* CONSIGNE: Poursuivez l'extrait, témoignage d'un ancien novice de la Légion du Christ, en reprenant immédiatement après sa dernière phrase.

───── EXTRAIT ─────

Témoignage d’un ancien novice de la Légion du Christ

Lundi 8 février 2010 — Dernier ajout dimanche 24 novembre 2019

L’ex-nLC qui m’a transmis son témoignage m’a confié avoir attendu de nombreuses années avant d’arriver à raconter son expérience… et puis, l’autre jour, tout est sorti, en deux heures. Comme un ressort tendu pendant des années et qu’on lâche d’un seul coup.

Après tout, le Noviciat est conçu comme une période de discernement et par essence, en sortir n’est pas dramatique sinon le résultat alternatif de cette expérience avec Dieu. Après tout, les vingt-trois mois passés au Noviciat appartiennent au passé et il est inutile de les ressasser.

Certes, oublier, dépasser, continuer font partie des attitudes et des décisions essentielles pour construire sa vie. Deux ou trois semaines après avoir reçu ma soutane, je m’inquiétais du fait que je n’avais pas encore reçu le certificat de baptême et de confirmation que j’avais demandés à mes parents de m’envoyer. Je me sentais dans une situation d’irrégularité qu’il fallait régler au plus vite. J’allai consulter le supérieur, qui me tranquillisa sur cette simple formalité. Il appela tout de même le Frère Administrateur, qui me dit que tout était déjà réglé, que mes parents les avaient envoyés par la Poste. Je ne compris pas que mes parents eussent pu envoyer le certificat sans y joindre au moins un mot pour moi. En fait, je découvris brutalement que le courrier est ouvert, lu par les supérieurs et remis seulement le dimanche si le supérieur considère que son contenu ne peut faire de mal à la vocation de son destinataire.

───── DONNÉES FOURNIES ─────

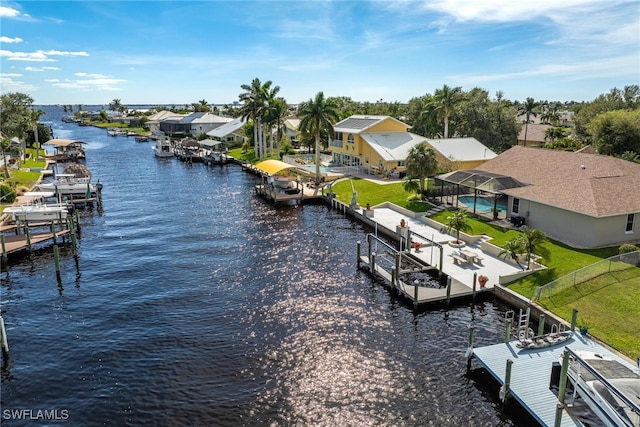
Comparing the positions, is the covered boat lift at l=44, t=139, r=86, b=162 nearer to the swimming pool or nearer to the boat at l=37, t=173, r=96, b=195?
the boat at l=37, t=173, r=96, b=195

─────

* CORRIGÉ:
La vocation chez les Légionnaires est une présomption. On a vocation jusqu’à preuve du contraire. Dans les faits, le noviciat n’est pas une période de discernement mais ce sont deux ans où tout va être fait pour préserver la vocation d’une démonstration contraire. Logiquement, il faut respecter les règles, se faire à la discipline mais il suffit d’entretenir cette façade pour qu’aux yeux des supérieurs, y compris le directeur spirituel-confesseur, tout aille bien.

De toute façon, au début je me retrouvais tout seul avec Dieu. Je ne connaissais pas l’italien, à peine l’espagnol. Je n’interprétais pas toujours bien le mélange de mentalités mexicaine, italienne, cléricale. Peu à peu le brouillard de l’incommunication s’est dissipé et je me suis senti accompagné dans ma « vocation ».

L’expérience de l’internat au lycée, du scoutisme et une éducation familiale très stricte rendaient la discipline du Noviciat abordable. Même le fait de se lever à cinq heures et quart tous les matins, une heure plus tard le dimanche, n’était pas vraiment compliqué. La journée étaient faite de petits défis qui à chaque fois consistaient à être dans les temps. L’horaire exigeait une ponctualité précise. Dans la théorie, il y avait un temps pour tout. Dans la pratique, le noviciat était petit, avec peu de moyens et les services communautaires (ménage, laverie, courses, travaux d’entretien) débordaient sur les temps de préparation personnelle. Se couper les ongles ou cirer ses chaussures était alors tout un défi. Et pourtant, la principale règle était d’être toujours impeccable.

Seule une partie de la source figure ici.